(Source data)
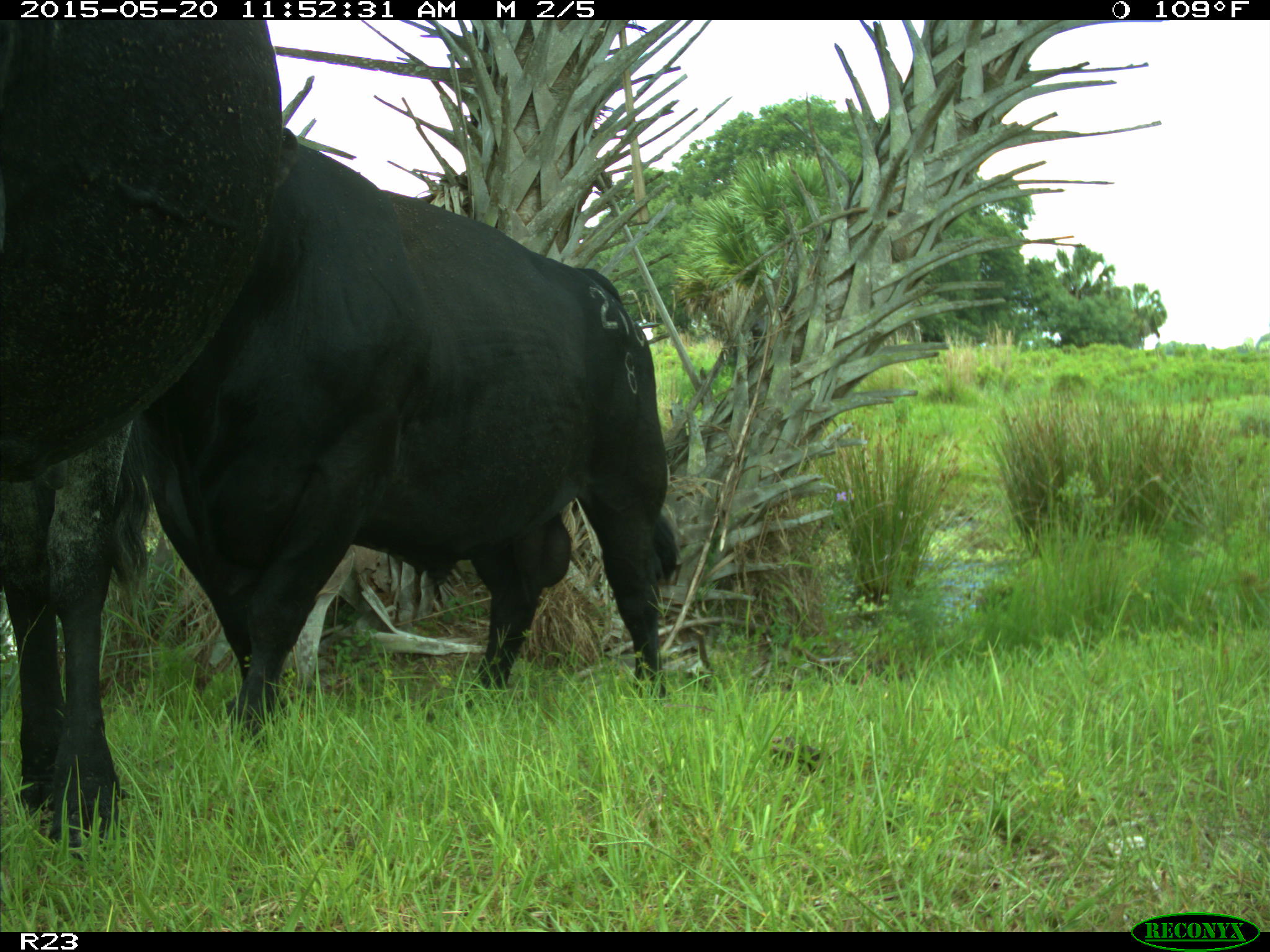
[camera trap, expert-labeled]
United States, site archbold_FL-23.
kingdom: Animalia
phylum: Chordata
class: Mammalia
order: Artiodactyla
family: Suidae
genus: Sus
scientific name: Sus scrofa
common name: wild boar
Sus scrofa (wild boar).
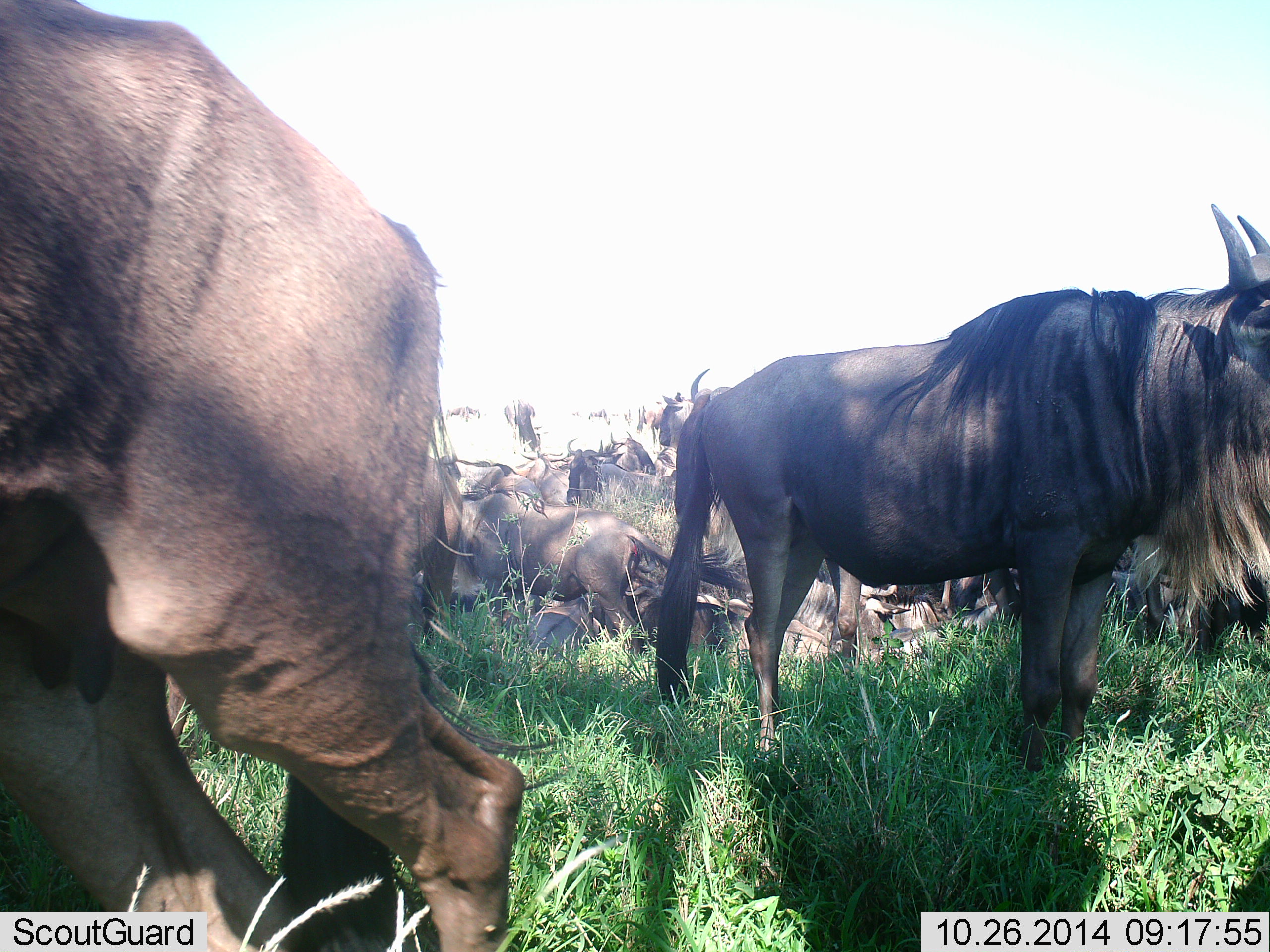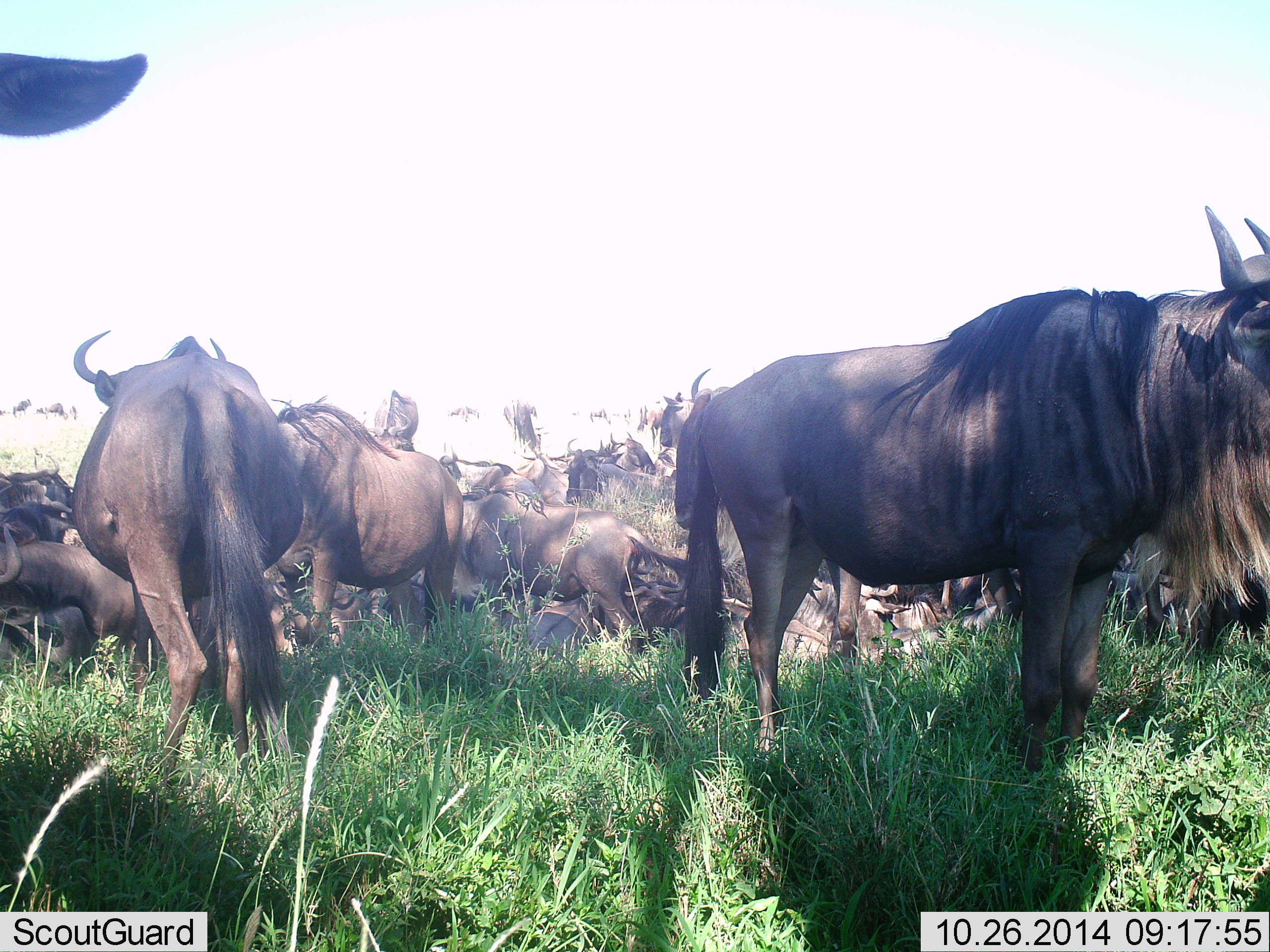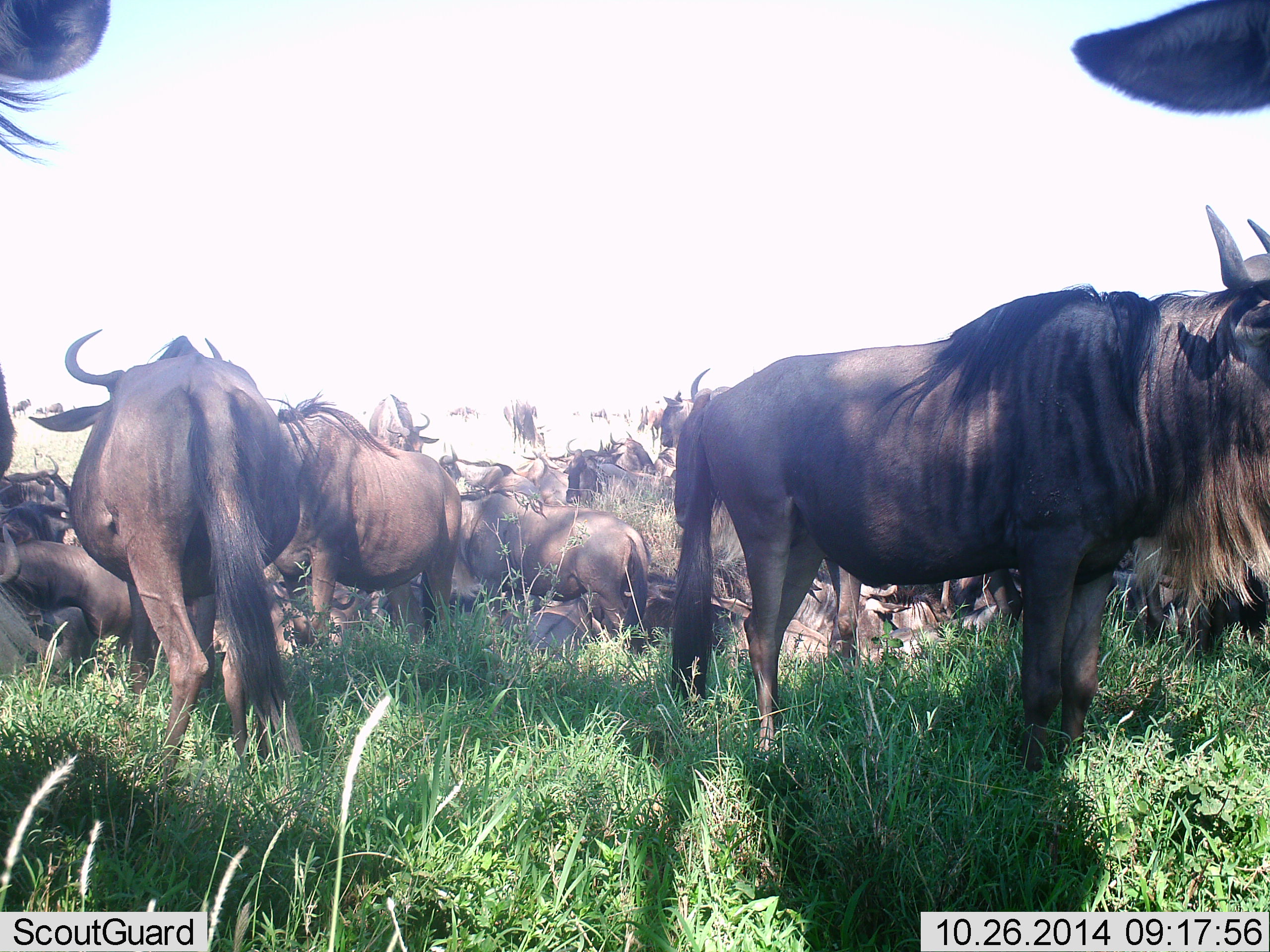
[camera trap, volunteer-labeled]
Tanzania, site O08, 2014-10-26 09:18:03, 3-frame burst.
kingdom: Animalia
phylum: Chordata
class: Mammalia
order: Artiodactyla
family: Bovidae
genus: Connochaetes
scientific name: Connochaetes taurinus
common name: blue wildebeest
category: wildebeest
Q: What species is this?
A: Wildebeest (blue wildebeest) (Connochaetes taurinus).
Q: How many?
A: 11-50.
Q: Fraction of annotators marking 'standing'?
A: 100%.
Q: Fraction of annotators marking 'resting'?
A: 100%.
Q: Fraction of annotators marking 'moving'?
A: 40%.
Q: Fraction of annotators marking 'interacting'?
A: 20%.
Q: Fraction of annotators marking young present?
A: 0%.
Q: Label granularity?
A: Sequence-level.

▶ DIRECTIONS FOR THIS TASK: Hand back the exact lines from the start of the entries to the line with "Q: What species is this?", both ends kept and pictures left out.

▶ THE COMPLETED TASK:
[camera trap, expert-labeled]
United States, site archbold_FL-23.
kingdom: Animalia
phylum: Chordata
class: Mammalia
order: Artiodactyla
family: Suidae
genus: Sus
scientific name: Sus scrofa
common name: wild boar
Sus scrofa (wild boar).
[camera trap, volunteer-labeled]
Tanzania, site O08, 2014-10-26 09:18:03, 3-frame burst.
kingdom: Animalia
phylum: Chordata
class: Mammalia
order: Artiodactyla
family: Bovidae
genus: Connochaetes
scientific name: Connochaetes taurinus
common name: blue wildebeest
category: wildebeest
Q: What species is this?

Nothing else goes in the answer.